Nadzieje na mniejsze bezrobocie to iluzja
Niemiecki dziennik "Sueddeutsche Zeitung"
nazwał "iluzją" nadzieje rządu i opozycji na istotne ograniczenie
bezrobocia dzięki wdrożeniu reformy podatkowej uzgodnionej dzień
wcześniej podczas spotkania na szczycie.
18.03.2005 | aktual.: 18.03.2005 12:23
Kanclerz Gerhard Schroeder zaproponował w Bundestagu obniżenie podatku od zysków przedsiębiorstw z 25 do 19% oraz program nowych inwestycji w wysokości 2 mld euro. Chadecka opozycja poparła propozycje rządu.
Autor opublikowanego na łamach "Sueddeutsche Zeitung" komentarza uważa, że zarówno kanclerz, jak i partie chadeckie, ulegają złudnej nadziei, że uzgodnione ulgi podatkowe są wystarczające, by w sposób istotny ograniczyć wynoszącą obecnie 5,2 mln liczbę bezrobotnych.
"Kanclerz i jego zastępca (szef niemieckiej dyplomacji Joschka Fischer), poganiani przez lobbystów z kręgów gospodarczych oraz partii chadeckich wpadli w pułapkę. Stale napominani, że trzeba działać szybko, żeby nie dopuścić do dalszego przenoszenia miejsc pracy do Polski i Czech, uznali, że zmuszeni są do szybkiego działania" - czytamy.
Zarówno Schroeder i Fischer, jak i liderzy opozycji Angela Merkel i Edmund Stoiber, wyparli ze świadomości to, że za pomocą reformy podatkowej można wpłynąć na mechanizmy gospodarki co najwyżej w średnim okresie czasu - "za trzy, cztery lub pięć lat". "Kto jedynie obniża stawki podatkowe (i zabiera pieniądze w innym miejscu poprzez zmianę przepisów) nie upraszczając radykalnie całego systemu, ten niewiele osiągnie" - ocenia "Sueddeutsche Zeitung".
W 2006 roku nie będzie więcej miejsc pracy
Zdaniem gazety, koncerny, które i tak zarabiają obecnie tak dobrze, jak nigdy przedtem, zaakceptują oczywiście niższe podatki. Zadowoleni będą także anglosascy inwestorzy, którzy chętnie kupują niemieckie firmy. "Jednak w roku wyborczym 2006 nie ma co liczyć na poprawę bilansu miejsc pracy" - stwierdza komentator.

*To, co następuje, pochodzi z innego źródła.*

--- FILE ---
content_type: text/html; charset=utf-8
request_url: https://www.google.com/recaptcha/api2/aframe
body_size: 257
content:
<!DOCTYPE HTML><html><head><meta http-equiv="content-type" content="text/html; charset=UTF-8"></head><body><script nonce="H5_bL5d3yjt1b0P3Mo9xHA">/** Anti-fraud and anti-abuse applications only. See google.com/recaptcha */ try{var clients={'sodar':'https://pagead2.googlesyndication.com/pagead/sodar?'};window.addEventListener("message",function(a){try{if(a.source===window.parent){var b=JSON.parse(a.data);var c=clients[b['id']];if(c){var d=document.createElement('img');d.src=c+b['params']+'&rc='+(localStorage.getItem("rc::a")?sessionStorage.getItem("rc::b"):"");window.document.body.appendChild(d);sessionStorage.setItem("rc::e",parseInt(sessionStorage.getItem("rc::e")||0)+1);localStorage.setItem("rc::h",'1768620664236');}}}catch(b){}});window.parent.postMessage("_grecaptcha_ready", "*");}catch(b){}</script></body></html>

"Frankfurter Allgemeine Zeitung" podziela pogląd, że uzgodnienia spotkania na szczycie rządu i opozycji jedynie w niewielkim stopniu pomogą w walce z bezrobociem.
Pierwszeństwo dla działań zwiększających zatrudnienie, którego domaga się prezydent Niemiec Horst Koehler, ograniczone jest przez interesy partii rządzących - Zielonych i SPD.